- **Scene-based reasoning records**:
····················
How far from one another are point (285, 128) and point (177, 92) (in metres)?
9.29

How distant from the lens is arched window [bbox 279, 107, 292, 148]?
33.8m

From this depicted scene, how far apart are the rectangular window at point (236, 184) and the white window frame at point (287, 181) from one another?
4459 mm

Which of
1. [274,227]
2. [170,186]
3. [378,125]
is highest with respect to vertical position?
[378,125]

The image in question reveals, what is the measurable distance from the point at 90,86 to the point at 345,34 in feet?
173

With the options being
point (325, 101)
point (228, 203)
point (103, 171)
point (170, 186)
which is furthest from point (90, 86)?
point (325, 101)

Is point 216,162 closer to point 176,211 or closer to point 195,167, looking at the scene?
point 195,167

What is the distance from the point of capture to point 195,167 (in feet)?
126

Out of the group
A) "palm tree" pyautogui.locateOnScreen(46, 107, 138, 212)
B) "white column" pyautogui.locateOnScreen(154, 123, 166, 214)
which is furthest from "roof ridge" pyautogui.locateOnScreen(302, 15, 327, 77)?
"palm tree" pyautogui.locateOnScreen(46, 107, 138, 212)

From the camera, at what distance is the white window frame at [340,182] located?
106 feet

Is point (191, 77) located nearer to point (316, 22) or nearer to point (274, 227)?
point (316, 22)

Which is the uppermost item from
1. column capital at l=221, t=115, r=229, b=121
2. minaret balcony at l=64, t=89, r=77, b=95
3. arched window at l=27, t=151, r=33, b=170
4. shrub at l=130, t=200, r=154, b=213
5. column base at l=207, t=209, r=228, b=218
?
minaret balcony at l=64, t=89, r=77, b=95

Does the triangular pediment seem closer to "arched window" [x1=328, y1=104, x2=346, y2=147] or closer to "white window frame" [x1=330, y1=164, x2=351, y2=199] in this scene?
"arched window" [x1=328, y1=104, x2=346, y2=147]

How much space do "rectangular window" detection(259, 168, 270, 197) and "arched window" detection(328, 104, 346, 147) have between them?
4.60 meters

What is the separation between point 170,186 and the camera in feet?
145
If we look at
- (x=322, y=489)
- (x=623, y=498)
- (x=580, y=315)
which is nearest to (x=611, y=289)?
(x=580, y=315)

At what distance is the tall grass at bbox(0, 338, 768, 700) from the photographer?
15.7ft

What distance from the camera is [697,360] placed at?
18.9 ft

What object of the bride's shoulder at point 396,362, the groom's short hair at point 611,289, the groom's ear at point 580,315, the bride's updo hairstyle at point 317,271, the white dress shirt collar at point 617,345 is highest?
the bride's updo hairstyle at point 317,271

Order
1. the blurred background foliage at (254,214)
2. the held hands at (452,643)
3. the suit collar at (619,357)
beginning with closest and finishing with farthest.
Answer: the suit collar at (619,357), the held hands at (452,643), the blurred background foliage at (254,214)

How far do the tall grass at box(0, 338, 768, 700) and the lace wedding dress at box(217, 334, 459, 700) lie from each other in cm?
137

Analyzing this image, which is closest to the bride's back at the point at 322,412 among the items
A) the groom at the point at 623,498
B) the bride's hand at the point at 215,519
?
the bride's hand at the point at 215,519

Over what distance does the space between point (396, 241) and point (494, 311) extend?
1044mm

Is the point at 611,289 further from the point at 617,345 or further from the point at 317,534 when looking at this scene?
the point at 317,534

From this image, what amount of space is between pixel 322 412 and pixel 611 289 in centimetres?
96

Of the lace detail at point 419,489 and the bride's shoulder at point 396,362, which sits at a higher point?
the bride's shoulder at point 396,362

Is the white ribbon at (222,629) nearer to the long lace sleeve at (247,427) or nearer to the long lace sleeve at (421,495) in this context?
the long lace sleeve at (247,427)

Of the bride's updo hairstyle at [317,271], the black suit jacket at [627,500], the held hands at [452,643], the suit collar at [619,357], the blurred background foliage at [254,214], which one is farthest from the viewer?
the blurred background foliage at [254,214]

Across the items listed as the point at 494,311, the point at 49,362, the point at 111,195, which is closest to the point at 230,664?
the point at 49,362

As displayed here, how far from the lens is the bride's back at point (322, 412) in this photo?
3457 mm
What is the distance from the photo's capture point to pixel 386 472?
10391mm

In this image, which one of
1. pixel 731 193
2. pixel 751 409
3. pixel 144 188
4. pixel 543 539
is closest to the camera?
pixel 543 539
····················
- **AIM**:
Lay out every nonblank line of the records above as a numbered list, dropping the blank lines.

- **RESULT OF THIS EXERCISE**:
1. How far from one another are point (285, 128) and point (177, 92) (in metres)?
2. 9.29
3. How distant from the lens is arched window [bbox 279, 107, 292, 148]?
4. 33.8m
5. From this depicted scene, how far apart are the rectangular window at point (236, 184) and the white window frame at point (287, 181) from one another?
6. 4459 mm
7. Which of
8. 1. [274,227]
9. 2. [170,186]
10. 3. [378,125]
11. is highest with respect to vertical position?
12. [378,125]
13. The image in question reveals, what is the measurable distance from the point at 90,86 to the point at 345,34 in feet?
14. 173
15. With the options being
16. point (325, 101)
17. point (228, 203)
18. point (103, 171)
19. point (170, 186)
20. which is furthest from point (90, 86)?
21. point (325, 101)
22. Is point 216,162 closer to point 176,211 or closer to point 195,167, looking at the scene?
23. point 195,167
24. What is the distance from the point of capture to point 195,167 (in feet)?
25. 126
26. Out of the group
27. A) "palm tree" pyautogui.locateOnScreen(46, 107, 138, 212)
28. B) "white column" pyautogui.locateOnScreen(154, 123, 166, 214)
29. which is furthest from "roof ridge" pyautogui.locateOnScreen(302, 15, 327, 77)?
30. "palm tree" pyautogui.locateOnScreen(46, 107, 138, 212)
31. From the camera, at what distance is the white window frame at [340,182] located?
32. 106 feet
33. Is point (191, 77) located nearer to point (316, 22) or nearer to point (274, 227)?
34. point (316, 22)
35. Which is the uppermost item from
36. 1. column capital at l=221, t=115, r=229, b=121
37. 2. minaret balcony at l=64, t=89, r=77, b=95
38. 3. arched window at l=27, t=151, r=33, b=170
39. 4. shrub at l=130, t=200, r=154, b=213
40. 5. column base at l=207, t=209, r=228, b=218
41. ?
42. minaret balcony at l=64, t=89, r=77, b=95
43. Does the triangular pediment seem closer to "arched window" [x1=328, y1=104, x2=346, y2=147] or closer to "white window frame" [x1=330, y1=164, x2=351, y2=199] in this scene?
44. "arched window" [x1=328, y1=104, x2=346, y2=147]
45. How much space do "rectangular window" detection(259, 168, 270, 197) and "arched window" detection(328, 104, 346, 147) have between them?
46. 4.60 meters
47. What is the separation between point 170,186 and the camera in feet?
48. 145
49. If we look at
50. - (x=322, y=489)
51. - (x=623, y=498)
52. - (x=580, y=315)
53. which is nearest to (x=611, y=289)?
54. (x=580, y=315)
55. At what distance is the tall grass at bbox(0, 338, 768, 700) from the photographer?
56. 15.7ft
57. What distance from the camera is [697,360] placed at?
58. 18.9 ft
59. What object of the bride's shoulder at point 396,362, the groom's short hair at point 611,289, the groom's ear at point 580,315, the bride's updo hairstyle at point 317,271, the white dress shirt collar at point 617,345 is highest?
60. the bride's updo hairstyle at point 317,271
61. Order
62. 1. the blurred background foliage at (254,214)
63. 2. the held hands at (452,643)
64. 3. the suit collar at (619,357)
65. beginning with closest and finishing with farthest.
66. Answer: the suit collar at (619,357), the held hands at (452,643), the blurred background foliage at (254,214)
67. How far do the tall grass at box(0, 338, 768, 700) and the lace wedding dress at box(217, 334, 459, 700) lie from each other in cm?
68. 137
69. Analyzing this image, which is closest to the bride's back at the point at 322,412 among the items
70. A) the groom at the point at 623,498
71. B) the bride's hand at the point at 215,519
72. ?
73. the bride's hand at the point at 215,519
74. Over what distance does the space between point (396, 241) and point (494, 311) extend?
75. 1044mm
76. Is the point at 611,289 further from the point at 617,345 or further from the point at 317,534 when looking at this scene?
77. the point at 317,534
78. From this image, what amount of space is between pixel 322 412 and pixel 611 289 in centimetres?
79. 96
80. Of the lace detail at point 419,489 and the bride's shoulder at point 396,362, which sits at a higher point?
81. the bride's shoulder at point 396,362
82. Is the white ribbon at (222,629) nearer to the long lace sleeve at (247,427) or nearer to the long lace sleeve at (421,495) in this context?
83. the long lace sleeve at (247,427)
84. Of the bride's updo hairstyle at [317,271], the black suit jacket at [627,500], the held hands at [452,643], the suit collar at [619,357], the blurred background foliage at [254,214], which one is farthest from the viewer?
85. the blurred background foliage at [254,214]
86. Across the items listed as the point at 494,311, the point at 49,362, the point at 111,195, which is closest to the point at 230,664?
87. the point at 49,362
88. As displayed here, how far from the lens is the bride's back at point (322, 412) in this photo?
89. 3457 mm
90. What is the distance from the photo's capture point to pixel 386 472?
91. 10391mm
92. In this image, which one of
93. 1. pixel 731 193
94. 2. pixel 751 409
95. 3. pixel 144 188
96. 4. pixel 543 539
97. is closest to the camera?
98. pixel 543 539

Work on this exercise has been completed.